Здесь я сошелся с инженером, бывшим кузнецом, партийцем. Он мне по вечерам подробно рассказывает свою жизнь. Итак, ты в Москве, как-то она встретила тебя. Сохрани побольше в душе от чистого снега и от строгих сосен. А хозяевам твоим горячее спасибо от меня. Милая, родная — не тужи обо мне.
Итак, дорогая моя Сонюшка, будем стараться жить, несмотря ни на что. У меня на душе есть твердость, которая только изредка колеблется, и я падаю духом. Твердость, вероятно, оттого, что я благодарен судьбе за все свое прошлое; оно нерушимое, светлое живет во мне. Я сегодня думал о том, что приносит мне полезного лагерь. И вижу, что этот раз лагерь дает мне то, что в прошлый раз я недостаточно понял. Это живое ощущение, осознание материальной базы жизни. Правда. Знание того, что все вещи, все сооружения есть результат труда, часто тяжелого, уважение к этому труду мне было свойственно всегда. Но это все было как-то отвлеченно. Живого ощущения созидания этих материальных ценностей, понимания того, как они создаются, точного представления о труде, затраченном для их созидания, я не имел. Как до занятий геологией я как-то лишь художественно воспринимал ландшафт (художественно в широком смысле) и при этом статически. Так после занятий геологией я ощутил землю по-новому, динамически. Я ощутил за формами силы, их определяющие. Я понял динамику ландшафта. И теперь я ощутил вещи в их динамике, в их созидании, ощутил силы, вложенные в них, и труд, связанный с тягостью и с радостью достижений. Наконец, я подошел ко всей силе машин, помогающих и заменяющих силы человека. Стали мне понятнее и расчет, и план, лежащие в основе организованной работы. Итак — я стал несколько реалистичнее ощущать жизнь, конечно, это все еще в слабой степени. Я думаю, ты отнесешься положительно к тому, что я написал. Второе достижение — это то, что я стал ближе к жизни масс, не как созерцатель, познаватель, а как ее участник. Но об этом в другой раз.
Меня сейчас очень огорчает моя какая-то коренная неспособность к канцелярскому труду. Все дается с таким трудом, и дается ли? Надо к этим своим недостаткам относиться спокойнее, а я вот не могу и мучусь от неудач. Ну, до завтра. Уже поздно.

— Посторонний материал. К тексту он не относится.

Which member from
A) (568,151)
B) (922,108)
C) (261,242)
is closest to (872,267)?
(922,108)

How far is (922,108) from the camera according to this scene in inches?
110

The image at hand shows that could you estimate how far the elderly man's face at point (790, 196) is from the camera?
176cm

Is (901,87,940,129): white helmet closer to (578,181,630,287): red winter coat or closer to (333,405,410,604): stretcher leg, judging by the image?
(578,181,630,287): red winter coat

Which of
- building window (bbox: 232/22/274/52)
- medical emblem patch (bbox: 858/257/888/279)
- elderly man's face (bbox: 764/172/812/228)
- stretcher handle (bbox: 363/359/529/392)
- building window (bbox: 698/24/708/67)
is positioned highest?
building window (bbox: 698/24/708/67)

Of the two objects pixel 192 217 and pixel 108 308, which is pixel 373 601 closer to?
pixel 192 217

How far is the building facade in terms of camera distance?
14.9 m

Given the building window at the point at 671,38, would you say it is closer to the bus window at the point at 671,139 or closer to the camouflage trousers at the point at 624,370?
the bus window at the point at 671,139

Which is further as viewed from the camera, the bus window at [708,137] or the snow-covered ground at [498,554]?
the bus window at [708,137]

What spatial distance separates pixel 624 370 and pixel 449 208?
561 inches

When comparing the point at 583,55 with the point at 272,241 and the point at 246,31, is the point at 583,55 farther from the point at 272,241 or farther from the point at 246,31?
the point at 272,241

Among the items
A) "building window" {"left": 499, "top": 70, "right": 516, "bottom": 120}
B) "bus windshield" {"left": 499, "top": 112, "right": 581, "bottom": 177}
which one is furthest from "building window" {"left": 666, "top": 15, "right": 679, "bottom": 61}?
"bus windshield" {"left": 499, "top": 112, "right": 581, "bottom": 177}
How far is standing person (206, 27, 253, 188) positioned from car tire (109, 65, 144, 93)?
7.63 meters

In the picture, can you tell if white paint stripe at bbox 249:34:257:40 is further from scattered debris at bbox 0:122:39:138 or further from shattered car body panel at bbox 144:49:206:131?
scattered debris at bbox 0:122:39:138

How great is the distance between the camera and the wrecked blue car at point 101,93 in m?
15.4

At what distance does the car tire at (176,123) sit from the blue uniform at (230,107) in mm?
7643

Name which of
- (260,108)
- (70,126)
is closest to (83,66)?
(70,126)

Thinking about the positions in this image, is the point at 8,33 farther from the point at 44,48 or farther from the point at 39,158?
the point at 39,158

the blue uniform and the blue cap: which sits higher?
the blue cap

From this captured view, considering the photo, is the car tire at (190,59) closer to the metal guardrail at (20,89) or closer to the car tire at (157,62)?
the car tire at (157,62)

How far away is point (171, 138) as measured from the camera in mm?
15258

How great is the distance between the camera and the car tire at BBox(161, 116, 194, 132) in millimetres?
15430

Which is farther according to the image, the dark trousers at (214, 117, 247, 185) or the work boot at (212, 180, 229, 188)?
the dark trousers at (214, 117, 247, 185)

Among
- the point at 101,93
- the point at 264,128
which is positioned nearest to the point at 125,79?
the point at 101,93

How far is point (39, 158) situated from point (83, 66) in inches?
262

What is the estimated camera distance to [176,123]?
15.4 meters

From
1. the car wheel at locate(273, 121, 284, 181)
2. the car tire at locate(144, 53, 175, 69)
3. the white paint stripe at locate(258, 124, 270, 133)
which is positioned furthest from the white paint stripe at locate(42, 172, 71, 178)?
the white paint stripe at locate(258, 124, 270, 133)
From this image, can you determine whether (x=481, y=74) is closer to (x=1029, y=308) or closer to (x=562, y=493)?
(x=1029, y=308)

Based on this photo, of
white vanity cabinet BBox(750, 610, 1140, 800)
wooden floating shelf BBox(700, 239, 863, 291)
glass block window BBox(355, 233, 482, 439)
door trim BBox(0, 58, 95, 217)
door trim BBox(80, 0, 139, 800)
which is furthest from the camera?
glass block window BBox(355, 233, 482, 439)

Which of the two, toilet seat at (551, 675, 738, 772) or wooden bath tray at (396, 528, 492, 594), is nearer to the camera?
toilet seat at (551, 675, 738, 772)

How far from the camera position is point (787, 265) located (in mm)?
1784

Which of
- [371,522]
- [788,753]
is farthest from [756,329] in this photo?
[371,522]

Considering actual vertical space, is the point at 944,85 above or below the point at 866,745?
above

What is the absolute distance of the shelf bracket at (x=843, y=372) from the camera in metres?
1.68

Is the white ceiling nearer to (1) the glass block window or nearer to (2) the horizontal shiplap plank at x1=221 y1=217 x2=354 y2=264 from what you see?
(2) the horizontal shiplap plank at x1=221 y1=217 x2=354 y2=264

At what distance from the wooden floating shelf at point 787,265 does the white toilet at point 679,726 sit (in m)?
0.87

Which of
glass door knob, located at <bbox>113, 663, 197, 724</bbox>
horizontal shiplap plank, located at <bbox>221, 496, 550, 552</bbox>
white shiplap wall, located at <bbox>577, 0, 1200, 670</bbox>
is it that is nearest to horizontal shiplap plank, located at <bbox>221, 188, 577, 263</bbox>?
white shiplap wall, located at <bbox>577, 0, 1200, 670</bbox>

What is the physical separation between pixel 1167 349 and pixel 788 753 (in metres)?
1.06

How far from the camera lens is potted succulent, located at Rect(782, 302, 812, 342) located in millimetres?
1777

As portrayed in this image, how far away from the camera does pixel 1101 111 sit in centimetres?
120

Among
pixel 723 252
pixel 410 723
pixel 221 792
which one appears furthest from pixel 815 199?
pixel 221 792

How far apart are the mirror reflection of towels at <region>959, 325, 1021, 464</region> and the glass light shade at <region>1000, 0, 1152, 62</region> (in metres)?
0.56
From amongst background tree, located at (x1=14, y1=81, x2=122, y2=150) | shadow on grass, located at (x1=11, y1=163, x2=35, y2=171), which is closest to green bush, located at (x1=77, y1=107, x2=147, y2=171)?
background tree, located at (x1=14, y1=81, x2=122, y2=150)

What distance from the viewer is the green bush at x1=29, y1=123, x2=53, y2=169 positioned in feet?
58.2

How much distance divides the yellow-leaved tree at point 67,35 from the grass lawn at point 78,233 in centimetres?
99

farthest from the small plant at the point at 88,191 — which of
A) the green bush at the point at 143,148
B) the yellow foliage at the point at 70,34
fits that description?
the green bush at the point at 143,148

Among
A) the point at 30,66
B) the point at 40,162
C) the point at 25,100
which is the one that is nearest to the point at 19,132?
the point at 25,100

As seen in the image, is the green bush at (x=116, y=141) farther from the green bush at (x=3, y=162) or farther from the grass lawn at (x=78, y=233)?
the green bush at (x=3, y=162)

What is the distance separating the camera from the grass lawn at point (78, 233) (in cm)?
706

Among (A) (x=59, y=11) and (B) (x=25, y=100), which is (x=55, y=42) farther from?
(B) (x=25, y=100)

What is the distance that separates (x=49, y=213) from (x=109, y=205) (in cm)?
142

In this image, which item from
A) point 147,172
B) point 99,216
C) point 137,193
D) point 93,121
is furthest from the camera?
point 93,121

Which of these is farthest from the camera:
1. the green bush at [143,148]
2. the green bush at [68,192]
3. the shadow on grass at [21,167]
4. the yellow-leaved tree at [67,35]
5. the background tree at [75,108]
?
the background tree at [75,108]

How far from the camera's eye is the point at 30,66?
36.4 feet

Как бы, Сонюшка я хотел этот вечер опять провести с тобою. Мне как-то грустно. В конторе я один. Шумит времянка. От нее тепло. Холода вернулись, и тянешься к теплу. В бараке холодно. Дневального у нас нет. Дневальный нашей конторы, чапаевец, работает над своим чемоданом. Он милый человек, с юмором. В лице остатки былой удали. Он мне не мешает. Мешает забота о сводке — цифры, цифры, цифры. А так хочется побыть с собой, а следовательно, и с тобой.